Lambda Layers-lab C4_W3_Lab_1_RNN

Hi,

If you refer to the video ‘Lambda Layers’, Lawrence mentions that the default activation of RNN layers is tanh, so to get the originally values we multiply by 100.
My query is, since tanh activation results in values either 1 to -1, how does multiplying it with 100 work? What if input values have a range different from the one in the lab exercise?

Regards
Aroonima

Multiplying by 100 multiplies the value that comes out of the tanh layer.
A better way to do it is to use bring the input data to a smaller scale by \frac{x_i - \mu}{\sigma}, for each data point, before training. This way, you don’t have to keep playing around with the lambda layer as the dataset changes.

Hi Balaji,

I believe standardizing the input to center around mean is one thing. Getting the desired target value as prediction is another. So, even if we scale the inputs, the LSTM layer will produce an output in range -1 to 1 due to default tanh activation. If we change this activation to relu, this should work and we can do away with the lambda layer. So we can specify the activation according to the desired output, and the lambda layer has been introduced for better understanding of its use in this exercise.

In general, it’s good to restrict NN inputs to small range for the sake of faster converge. See this post for an example.

Let’s consider the 1st exercise in course 1 (housing price prediction based on number of rooms). Go ahead and set the ys to the actual price i.e. 50000 + num_rooms * 50000 and build the model, with a lambda layer say tf.keras.layers.Lambda(lambda x: x * 50000). Model loss is going to be nan during training.
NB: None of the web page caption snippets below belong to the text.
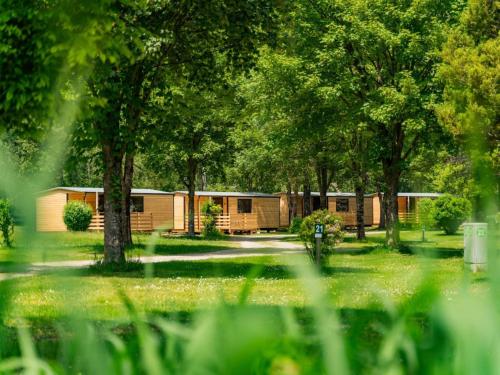 a row of mobile homes in a park with trees at Holiday Home Draucamping by Interhome in Sachsenburg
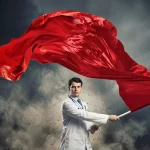 A determined male doctor in a white coat and stethoscope firmly holds a massive, billowing satin red flag against a dark, turbulent stormy sky background with swirling dust.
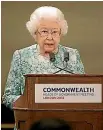  ?? PHOTO: YUI MOK/AP ?? Britain’s Queen Elizabeth II speaks during the formal opening of the Commonweal­th Heads of Government Meeting.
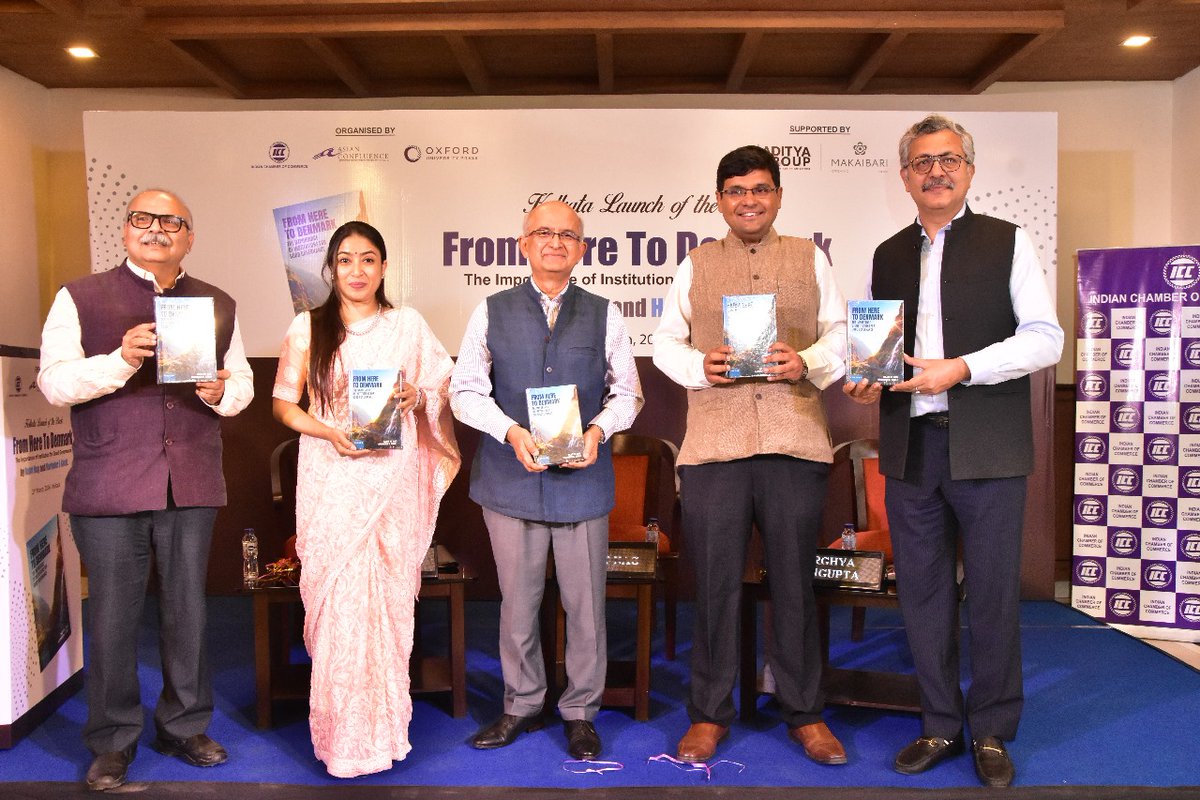 The debut of 'From Here to Denmark: Significance of Institutions in Effective Governance' took place in Kolkata on 21st March. Key figures such as Jayanta Ghosal, Katuri Kejriwal, <a href="/rajatmnag/">Rajat Nag</a>, @Arghya_justify, and <a href="/rajeevstyagi/">Dr. Rajeev Singh</a> were among the featured speakers.
#kolkata #books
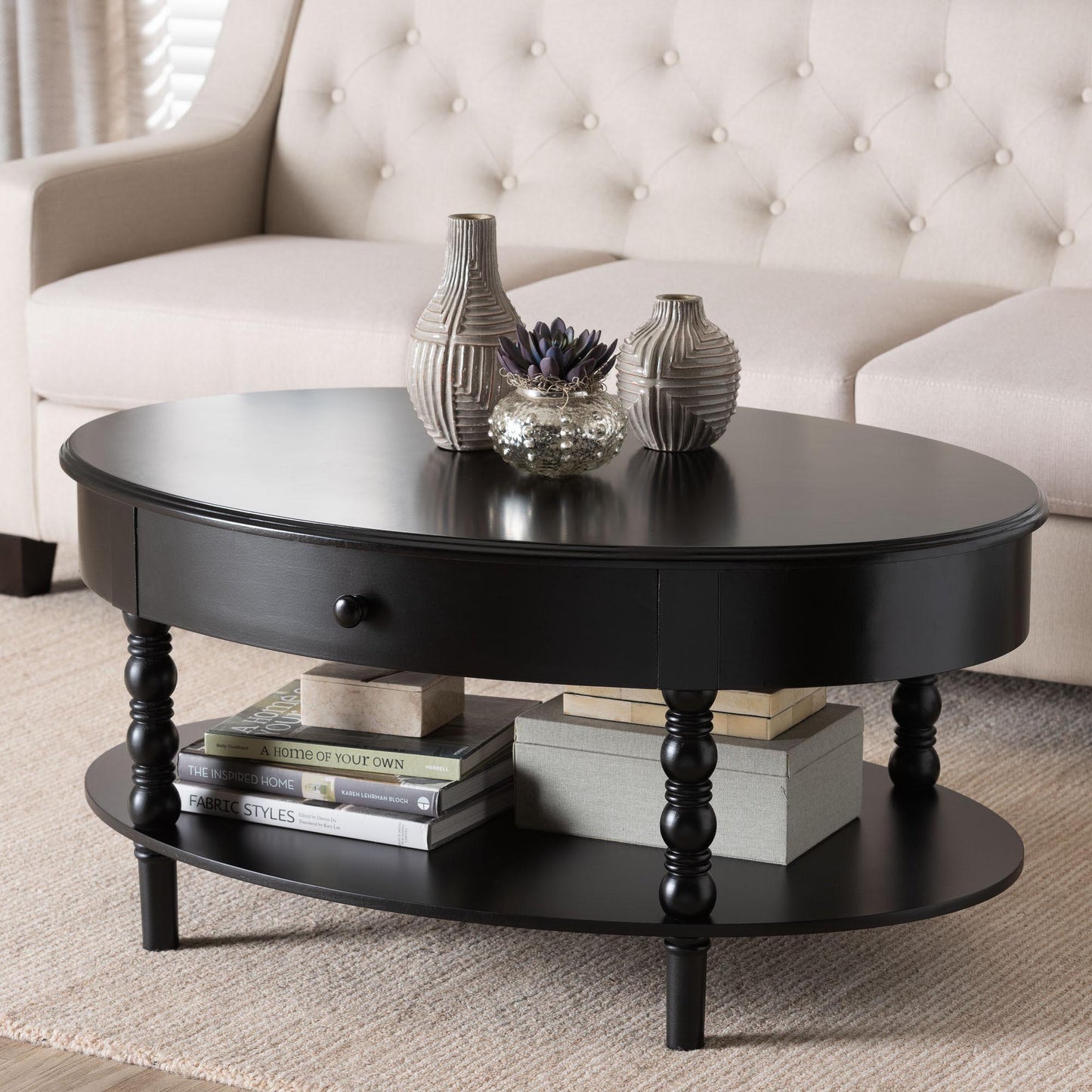 Baxton Studio Malinda Classic Black Wood 1-Drawer Coffee Table with Spindle Legs FredCo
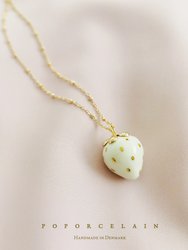 Golden White Porcelain Strawberry Necklace
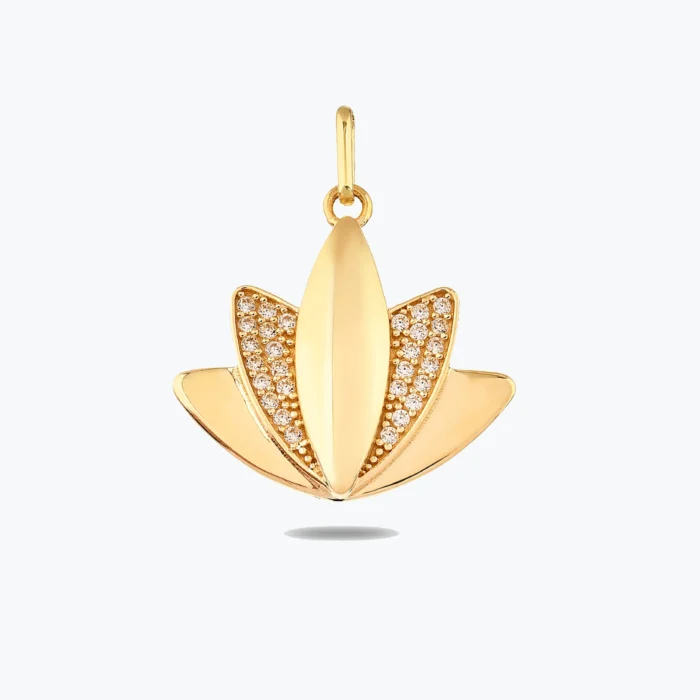 Taşlı Lotus Çiçeği Altın Charm kolye 1 Taşlı Lotus Çiçeği Altın Charm kolye, 14 Ayar Altın, Sarı renk, 2.38 g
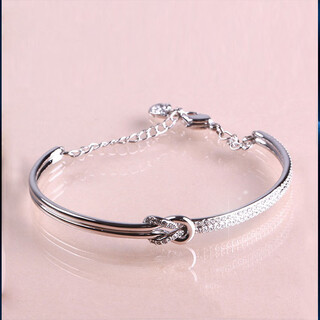 Yulong boutique pt950 platinum bracelet for women s925 silver 18k double row bow bracelet bracelet for women simple silver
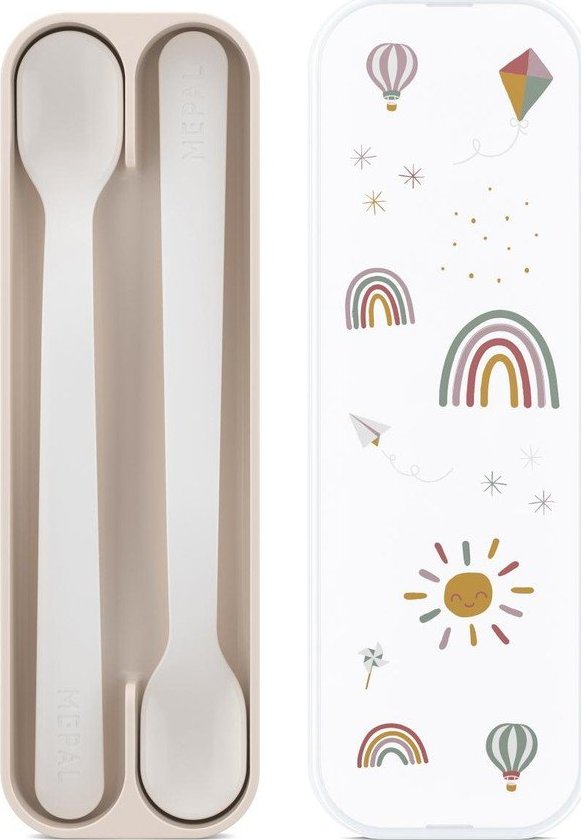 Béžové plastové dětské lžičky v sadě 2 ks Sunshine & Rainbow – Mepal Mepal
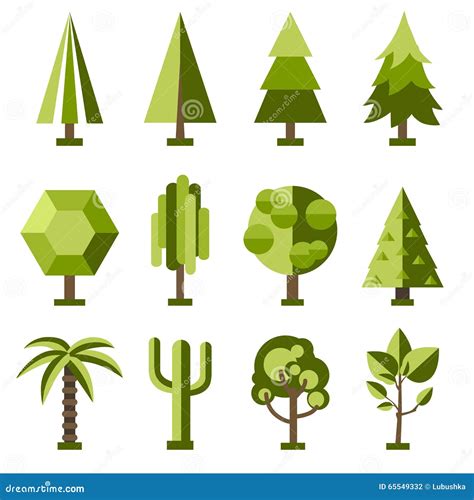 Vector set stylized tree stock vector. Illustration of foliage - 65549332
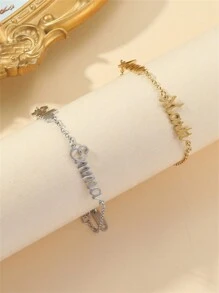 1 pieza Pulsera personalizada con 2 nombres, pulsera con nombres de pareja personalizada, regalo del Día de la Madre, regalo para mamá, regalo para novia, regalo de graduación, regalo de aniversario, regalo de cumpleaños, regalo para dama de honor, regalo de boda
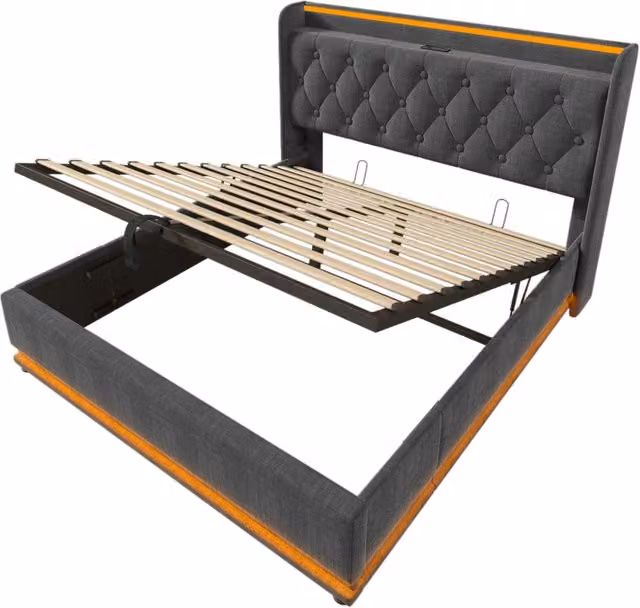 Letto matrimoniale imbottito grigio in lino 160x200 cm con illuminazione LED 360°, testiera con porta USB Tipo C, struttura con contenitore idraulico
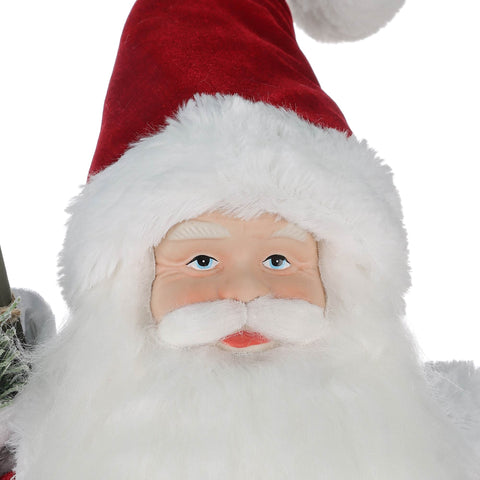 24“H Fabric Santa In Red Jacket
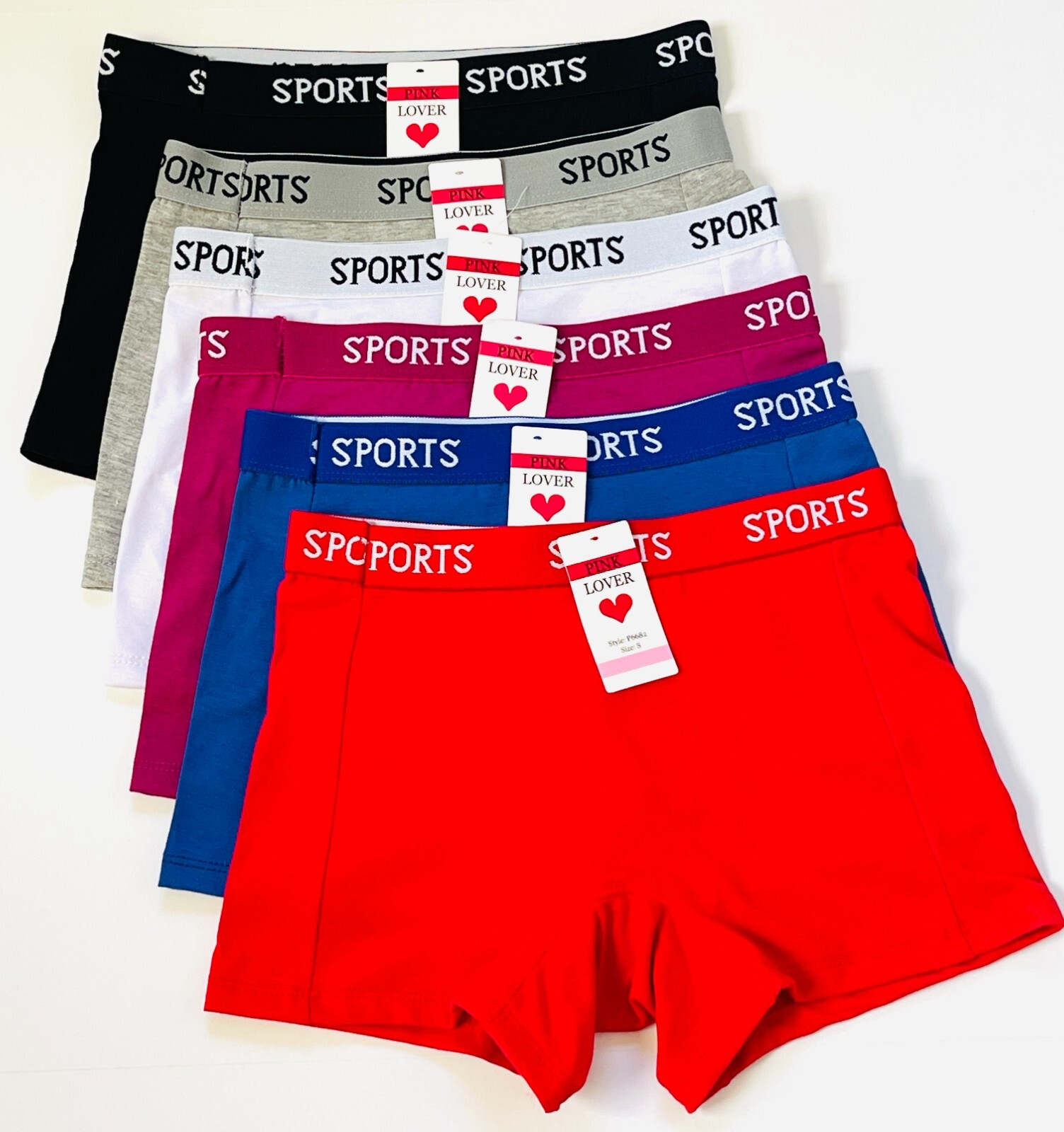 6 Women’s Sports Cotton Boxer Shorts BoyShorts Yoga Fitness Gym Lot 6682 Size 2X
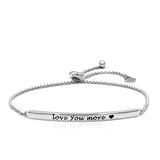 925 Sterling Silver Bracelet for Women Engraved Love You More Inspirational Jewelry Gift for Teen Girls
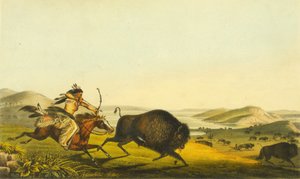 صيد الجاموس ، 1848 (ليثو ملون)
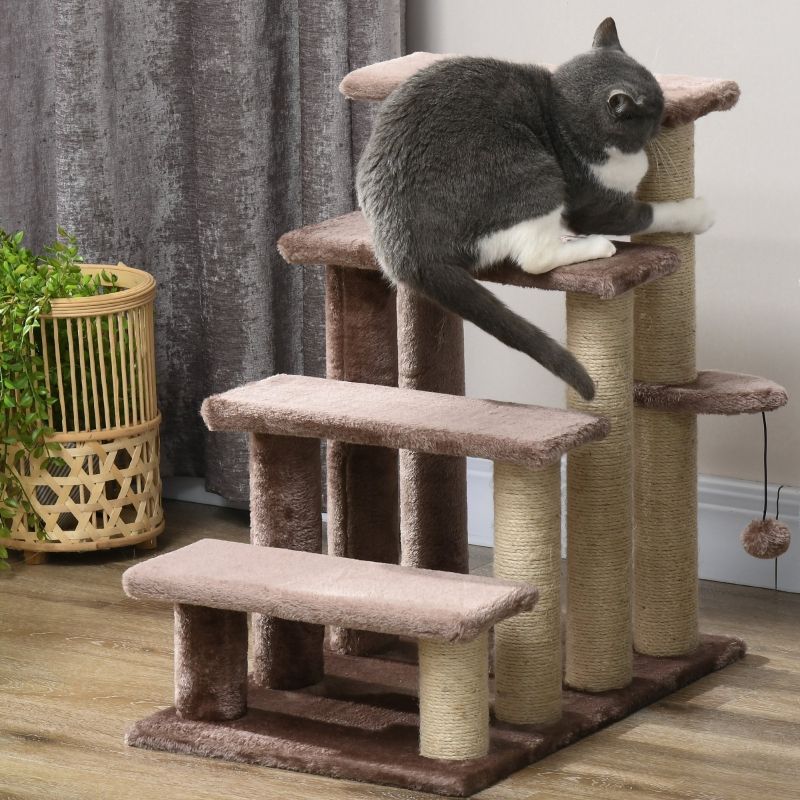 Haustiertreppe 4-stufig 60x64cm Für Tiere Bis 5kg, Braun_voghion.com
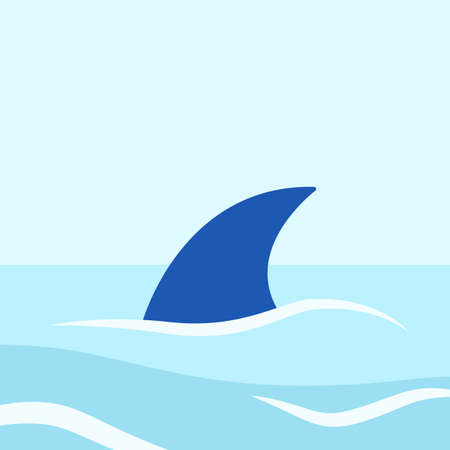 Shark fin above water. Vector illustration. Flat styleのイラスト素材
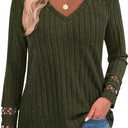PRETTYGARDEN Women's Long Sleeve Shirts Ribbed Knit V Neck Tee Dressy Casual Blouses Going Out Tunic Tops 2026 Fall Outfits (XXL)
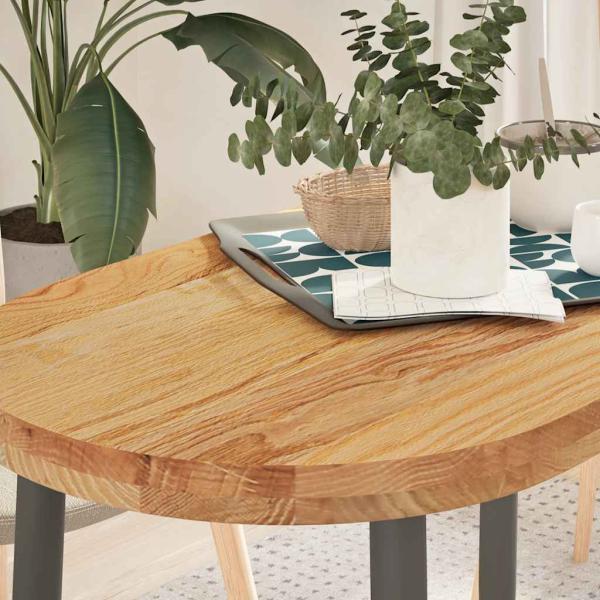 ARDEBO.de - Tischplatte Hellbraun 100x50x4 cm Massivholz Eiche Oval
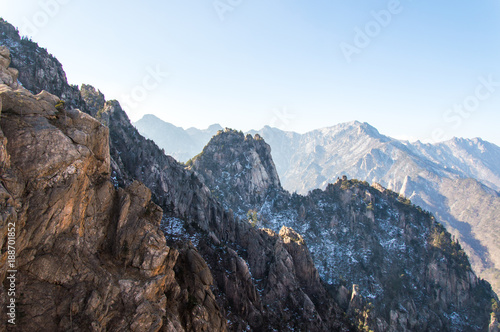 Panoramic and idyllic nature of South Korea, Seoraksan National Park, Pyeongchang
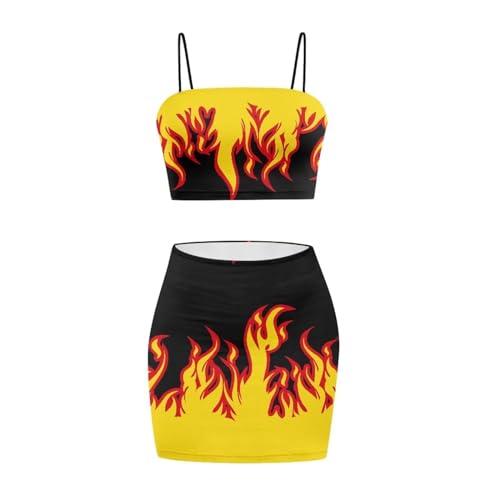 Women's Ruched Cami Crop Top Bodycon Skirt 2 Piece Outfits Dress Sexy Mini Club Dress Slim Fit3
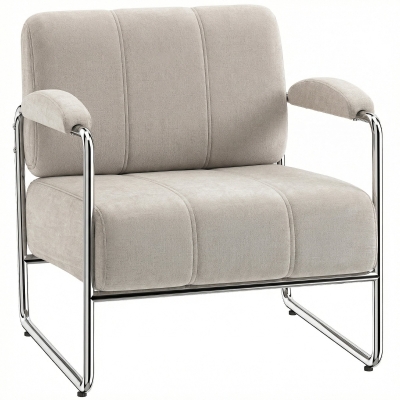 HOMCOM Moderner Sessel, Akzentstuhl mit breitem Sitz und dicker Polsterung, Chenille-Polsterstuhl fürs Wohnzimmer, Beige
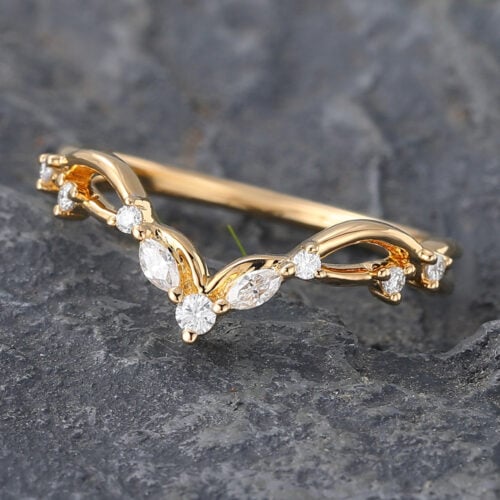 types of wedding rings Twist Yellow Gold Moissanite Curved Wedding Band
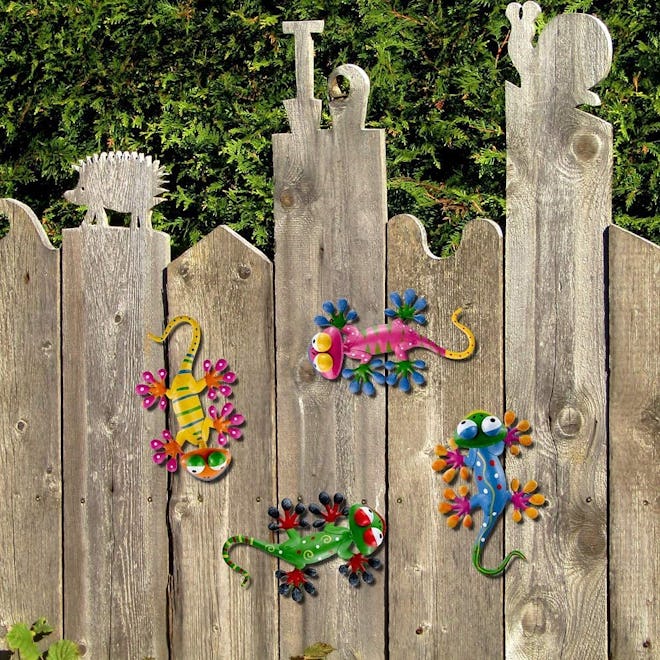 Hogardeck Metal Gecko Outdoor Wall Décor (4-Pack)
I recommend standardizing features instead of using lambda layers or changing output activation of lstm to relu instead of tanh.

Sure, scaling inputs to smaller values would give better results. I shall trying scaling the inputs in this lab exercise. Its a bit of a challenge, as it requires a lot of coding since you cant use a standard scaler from sklearn directly here.

Thanks
Aroonima

You can use StandardScaler. Before creating a dataset, you can fit_transform on series_train.

scaler = StandardScaler()
dataset = windowed_dataset(scaler.fit_transform(np.expand_dims(series_train, axis=-1))[0])

Here are 3 more methods you’ll find useful to measure model performance after training:

  1. scaler.transform to transform new data with the learnt parameters from series_train
  2. scaler.inverse_transform to get the data back in the original scale.
  3. tensor_instance.numpy() to convert tf.Tensor to a numpy representation.